Written exercise: Rewrite the listing below, replacing "image" with "photo" everywhere it appears and leaving everything else unchanged. Don't include the pictures in your answer.

Provided data:
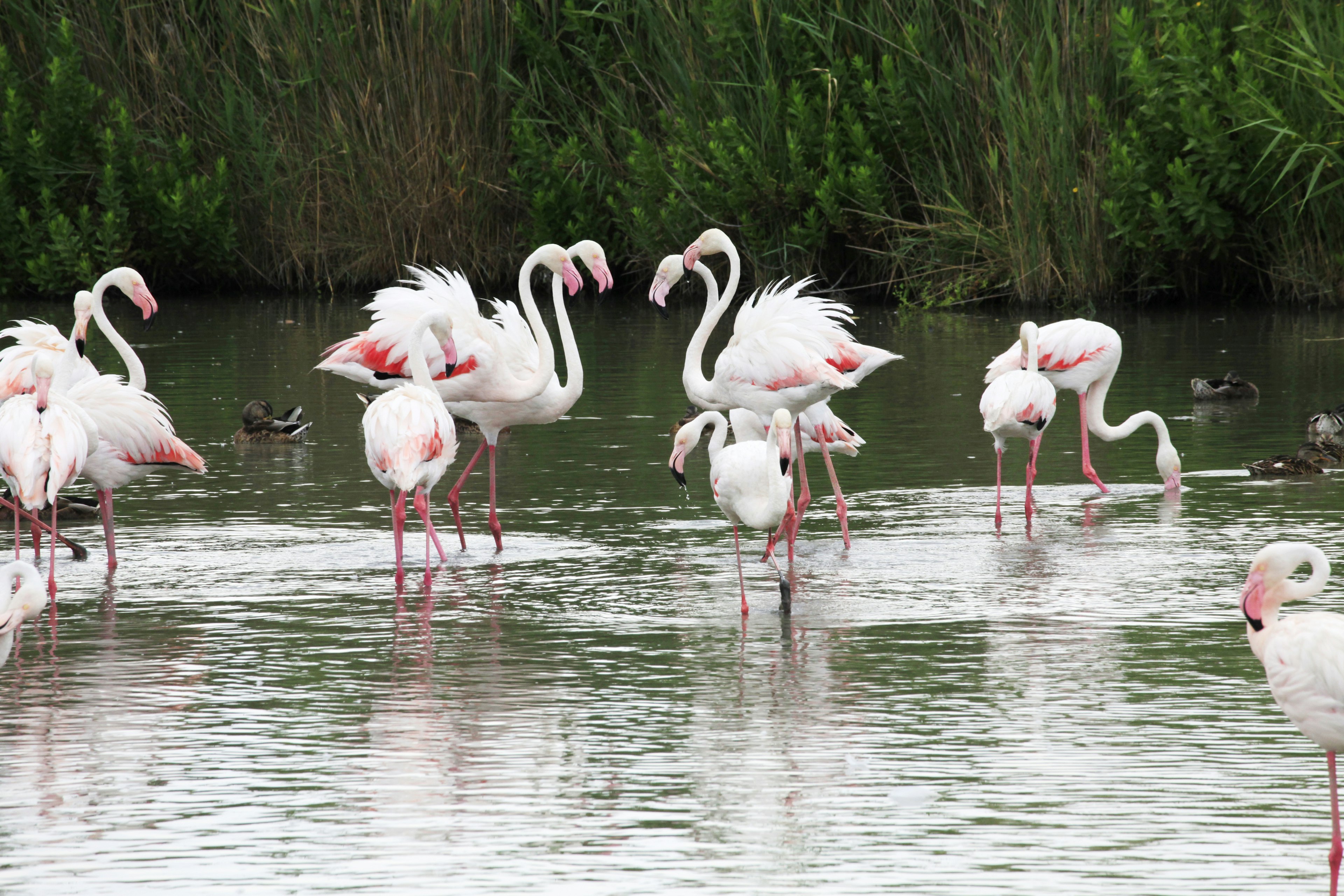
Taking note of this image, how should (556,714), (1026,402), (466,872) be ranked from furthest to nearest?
(1026,402) < (556,714) < (466,872)

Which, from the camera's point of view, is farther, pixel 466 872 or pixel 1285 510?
pixel 1285 510

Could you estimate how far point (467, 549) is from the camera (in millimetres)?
8047

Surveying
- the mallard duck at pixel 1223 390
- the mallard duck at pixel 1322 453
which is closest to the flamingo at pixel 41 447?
the mallard duck at pixel 1322 453

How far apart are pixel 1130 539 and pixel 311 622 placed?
3636 mm

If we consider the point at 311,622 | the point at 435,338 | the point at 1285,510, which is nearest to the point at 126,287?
the point at 435,338

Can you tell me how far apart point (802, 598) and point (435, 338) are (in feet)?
9.48

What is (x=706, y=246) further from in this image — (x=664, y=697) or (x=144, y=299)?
(x=664, y=697)

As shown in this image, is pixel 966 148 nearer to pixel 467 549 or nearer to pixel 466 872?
pixel 467 549

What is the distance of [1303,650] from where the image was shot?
13.2ft

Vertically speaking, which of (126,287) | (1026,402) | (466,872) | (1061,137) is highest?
(1061,137)

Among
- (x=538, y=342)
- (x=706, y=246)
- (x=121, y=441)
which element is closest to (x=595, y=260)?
(x=706, y=246)

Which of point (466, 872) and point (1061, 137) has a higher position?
point (1061, 137)

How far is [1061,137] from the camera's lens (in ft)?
54.6

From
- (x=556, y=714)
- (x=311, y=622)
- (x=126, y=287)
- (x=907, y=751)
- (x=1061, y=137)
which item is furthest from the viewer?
(x=1061, y=137)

Output of the task:
Taking note of this photo, how should (556,714), (1026,402), (466,872) be ranked from furthest to nearest?
(1026,402) < (556,714) < (466,872)

Which, from the camera's point of view, is farther, pixel 466 872 or pixel 1285 510?
pixel 1285 510

Could you estimate how far point (467, 549) is from the camera (in millimetres)?
8047

Surveying
- the mallard duck at pixel 1223 390
- the mallard duck at pixel 1322 453
which is closest to the flamingo at pixel 41 447?
the mallard duck at pixel 1322 453

How far apart are pixel 1130 539 and pixel 311 622 placed?
3636 mm

If we consider the point at 311,622 | the point at 435,338 | the point at 1285,510, which is nearest to the point at 126,287?
the point at 435,338

Can you tell me how far apart point (802, 598) and point (435, 338) are (in feet)?
9.48

What is (x=706, y=246) further from in this photo — (x=664, y=697) or (x=144, y=299)?
(x=664, y=697)

As shown in this photo, is pixel 966 148 nearer to pixel 467 549 or nearer to pixel 466 872?
pixel 467 549

What is the distance of [1303,650] from where the photo was shot?
13.2ft

Vertically speaking, which of (126,287) | (1026,402) | (466,872) | (1061,137) is highest?
(1061,137)

Among
- (x=538, y=342)
- (x=706, y=246)
- (x=121, y=441)
which element is closest to (x=595, y=260)?
(x=706, y=246)

Which of point (466, 872) and point (1061, 137) has a higher position?
point (1061, 137)

How far is [1061,137] from the camera's lens (in ft)?
54.6

From
- (x=556, y=714)
- (x=311, y=622)
- (x=126, y=287)
- (x=907, y=751)
- (x=1061, y=137)
which item is furthest from the viewer?
(x=1061, y=137)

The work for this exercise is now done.